Practice social distancing. We know what you’re thinking: I’m a witch. I’m already great at social distancing. So true! But now is the perfect time to freshen up best practices. As any witch worth her eyes of newt learned long ago, social distancing is about so much more than staying put in a ramshackle apartment/hovel/witch-in-law unit on the outskirts of town. We have to actively keep people away. Scratch yourself in public and talk loudly about your new kid-friendly oven. Wear your “Mamacita Needs a Margarita” T-shirt. Put on eyeshadow that brings out the green of your skin. Really lean into your cackle (as long as it’s not a dry cough!). Make an eyeball-and-poisoned-entrail casserole and leave it on the doorstep of a convent. Brew a jar of sun/urine/spider leg tea in a communal space with a lot of foot traffic.
Remember, social distancing applies to sexy demons, too.
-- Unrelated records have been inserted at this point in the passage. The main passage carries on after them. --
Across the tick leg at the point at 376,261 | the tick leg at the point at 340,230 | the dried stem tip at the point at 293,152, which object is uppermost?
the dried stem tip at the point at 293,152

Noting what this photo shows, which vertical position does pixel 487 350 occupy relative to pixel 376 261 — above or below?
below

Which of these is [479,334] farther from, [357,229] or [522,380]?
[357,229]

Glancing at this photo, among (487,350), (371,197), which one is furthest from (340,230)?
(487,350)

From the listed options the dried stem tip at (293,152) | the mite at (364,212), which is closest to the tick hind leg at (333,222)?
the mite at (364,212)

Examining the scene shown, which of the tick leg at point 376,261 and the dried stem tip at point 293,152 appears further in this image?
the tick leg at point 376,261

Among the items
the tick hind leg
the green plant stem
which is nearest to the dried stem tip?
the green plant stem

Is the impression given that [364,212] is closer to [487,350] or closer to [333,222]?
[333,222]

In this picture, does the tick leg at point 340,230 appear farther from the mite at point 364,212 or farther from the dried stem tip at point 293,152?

On that note, please refrain from fornication with household pets! This especially applies to talking black cats. If you must have sex with an animal, try a grasshopper. Their relative lack of surface area gives the virus fewer surfaces to live on.
Avoid vampires. Given all the awkwardness surrounding bats at the moment, best to avoid our blood-sucking friends. Save spells that require wool of bat for another day.
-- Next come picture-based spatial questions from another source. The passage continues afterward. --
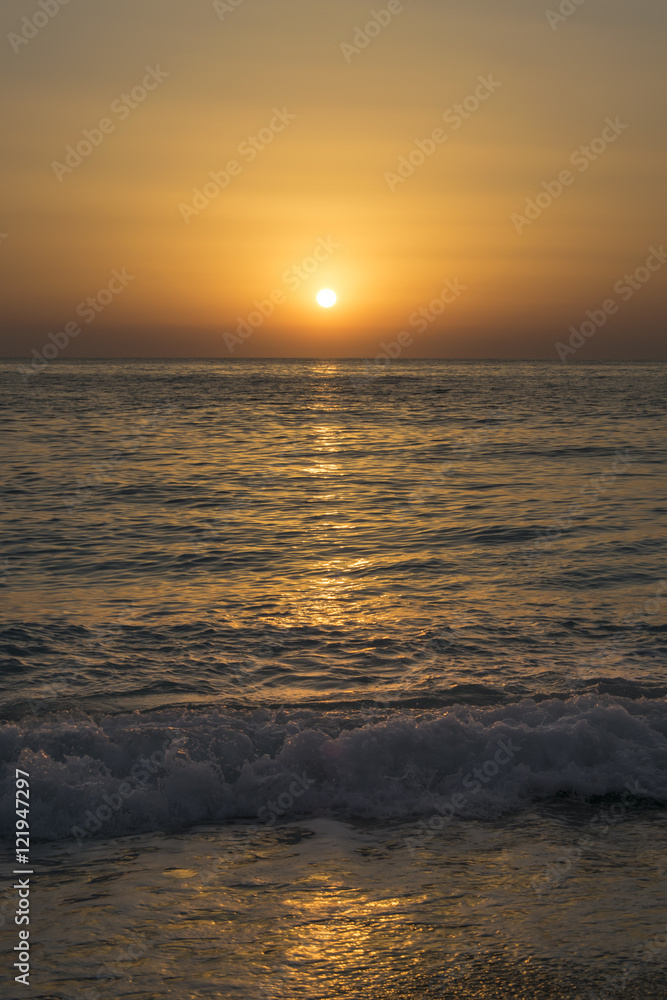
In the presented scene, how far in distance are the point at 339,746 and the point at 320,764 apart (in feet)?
0.77

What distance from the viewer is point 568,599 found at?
12.4 metres

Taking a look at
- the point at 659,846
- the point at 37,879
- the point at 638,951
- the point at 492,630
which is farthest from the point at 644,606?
the point at 37,879

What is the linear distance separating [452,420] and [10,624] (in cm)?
3788

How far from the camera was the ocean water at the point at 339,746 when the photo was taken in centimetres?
433

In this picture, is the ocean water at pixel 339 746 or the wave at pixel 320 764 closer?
the ocean water at pixel 339 746

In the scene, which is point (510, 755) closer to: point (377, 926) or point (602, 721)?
point (602, 721)

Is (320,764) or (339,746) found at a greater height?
(339,746)

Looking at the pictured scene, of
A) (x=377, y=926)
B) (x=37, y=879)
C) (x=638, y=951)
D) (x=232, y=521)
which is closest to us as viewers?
(x=638, y=951)

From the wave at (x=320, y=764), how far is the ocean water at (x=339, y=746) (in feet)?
0.08

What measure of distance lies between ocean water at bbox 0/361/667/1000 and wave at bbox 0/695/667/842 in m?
0.03

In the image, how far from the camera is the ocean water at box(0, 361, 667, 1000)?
4.33 metres

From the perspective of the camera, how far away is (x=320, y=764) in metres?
6.88

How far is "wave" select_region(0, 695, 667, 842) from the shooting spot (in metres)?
6.28

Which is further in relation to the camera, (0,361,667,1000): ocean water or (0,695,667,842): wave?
(0,695,667,842): wave
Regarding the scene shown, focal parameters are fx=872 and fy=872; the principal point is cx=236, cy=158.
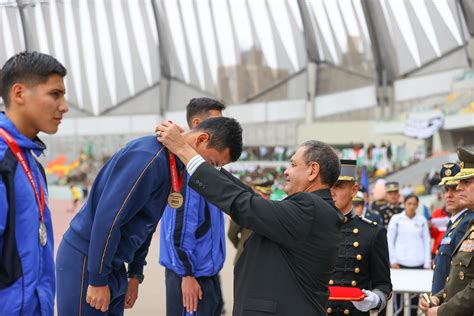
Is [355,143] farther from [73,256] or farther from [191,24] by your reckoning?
[73,256]

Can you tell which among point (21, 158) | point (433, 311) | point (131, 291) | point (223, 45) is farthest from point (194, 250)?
point (223, 45)

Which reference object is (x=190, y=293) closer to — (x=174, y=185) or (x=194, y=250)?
(x=194, y=250)

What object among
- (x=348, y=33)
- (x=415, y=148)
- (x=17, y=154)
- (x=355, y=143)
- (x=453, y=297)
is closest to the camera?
(x=17, y=154)

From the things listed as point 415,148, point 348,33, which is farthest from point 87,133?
point 415,148

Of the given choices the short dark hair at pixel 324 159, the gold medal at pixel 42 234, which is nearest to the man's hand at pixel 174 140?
the short dark hair at pixel 324 159

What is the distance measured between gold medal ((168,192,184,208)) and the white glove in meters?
1.25

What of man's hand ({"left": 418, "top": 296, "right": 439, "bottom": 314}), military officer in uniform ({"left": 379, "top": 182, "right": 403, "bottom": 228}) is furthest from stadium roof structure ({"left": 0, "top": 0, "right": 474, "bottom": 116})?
man's hand ({"left": 418, "top": 296, "right": 439, "bottom": 314})

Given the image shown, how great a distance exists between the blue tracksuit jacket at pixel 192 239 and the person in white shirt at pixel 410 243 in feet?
15.5

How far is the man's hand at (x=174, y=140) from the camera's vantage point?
377 cm

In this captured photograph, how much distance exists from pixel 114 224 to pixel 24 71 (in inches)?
39.3

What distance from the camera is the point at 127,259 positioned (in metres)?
4.29

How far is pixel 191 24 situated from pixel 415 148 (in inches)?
706

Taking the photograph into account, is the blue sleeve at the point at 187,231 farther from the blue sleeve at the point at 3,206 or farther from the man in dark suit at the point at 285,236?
the blue sleeve at the point at 3,206

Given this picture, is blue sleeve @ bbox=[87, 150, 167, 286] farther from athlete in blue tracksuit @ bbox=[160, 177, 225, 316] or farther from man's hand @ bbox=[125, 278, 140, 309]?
athlete in blue tracksuit @ bbox=[160, 177, 225, 316]
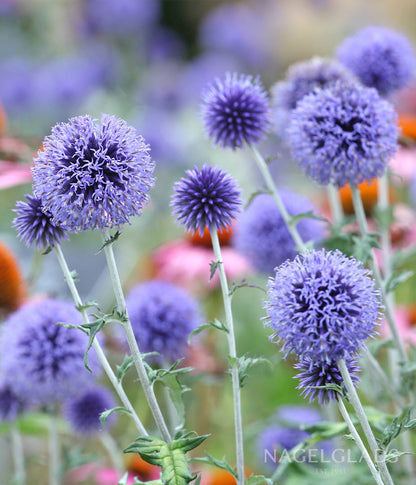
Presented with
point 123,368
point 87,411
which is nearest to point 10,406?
Result: point 87,411

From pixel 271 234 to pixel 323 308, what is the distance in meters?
0.70

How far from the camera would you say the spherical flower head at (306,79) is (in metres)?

Forage for groceries, even if they’re still alive. Amazon and all the e-apothecaries it’s acquired are only delivering “essential items” (we’ll leave our diatribe about the witching community’s needs being discounted by the mainstream for another day), but the good news is, the CDC says it’s still okay to spend socially-distanced time outside, especially if it’s dark and stormy. Which means now is a perfect time to learn to hunt and enucleate your own newts and toads. We’d bet our blackest crystal ball that your local groves and grottos are blooming with virgin burdock (great for counter-magic spells!), catnip (a trance-work must) and blue vervain (let’s get back to love-spell basics, ladies!), ripe to be foraged.
Witch in place. May we suggest reconnecting with that dusty Mirror on your wall?
Limit nocturnal gatherings to two people. It may be tempting to hop onto a broomstick and steal deep into the woods late at night to dance naked around a roaring sacrificial pyre and pledge your eternal fealty to a rotting donkey head. We totally get it. However, as we’ve seen with COVID-19 clusters in witchery hubs including New York, New Orleans and the backwoods of Georgia, this is an ideal way to spread the virus. Hover at home, witches.
Keep your tits warm. Doctors hope that the heat of summer may slow the spread of coronavirus. In the meantime, keep your notoriously frigid bosoms wrapped in heavy woolen shawls. Same goes for third nipples and those gorgeous protruding chins.
Don’t just assume you’re possessed by 12,631 demons; take your motherloving temperature. If you develop a fever and start eating money or vomiting stones, thorns, hair or live eels, don’t joyfully presume that a battalion of drowned French sailors has taken up residence in your gullet. A high fever and nausea are common symptoms of coronavirus. So for the time being, please treat hallucinatory Marie Laveau sightings not as the sign of a successful seance, but as a reason to summon an ambulance, or at least to self-quarantine in the root cellar.
Sisters, we are in the midst of a once-in-a-hundred-year pandemic. For as much as we all would have loved to draw down the moon together this summer, we have to keep our wits about us and avoid the plague of fear. We have weathered far worse: the Black Death, smallpox, the Flu of 1918, pointy black shoes going mainstream. There will be loss of magic and loss of life, but we will emerge in November rested and more ready than ever to annihilate all that is holy. Remember, it isn’t religious fervor that makes witches powerful; it’s the breakdown of civil society and mass wreaking of havoc. Soon, we’ll have both.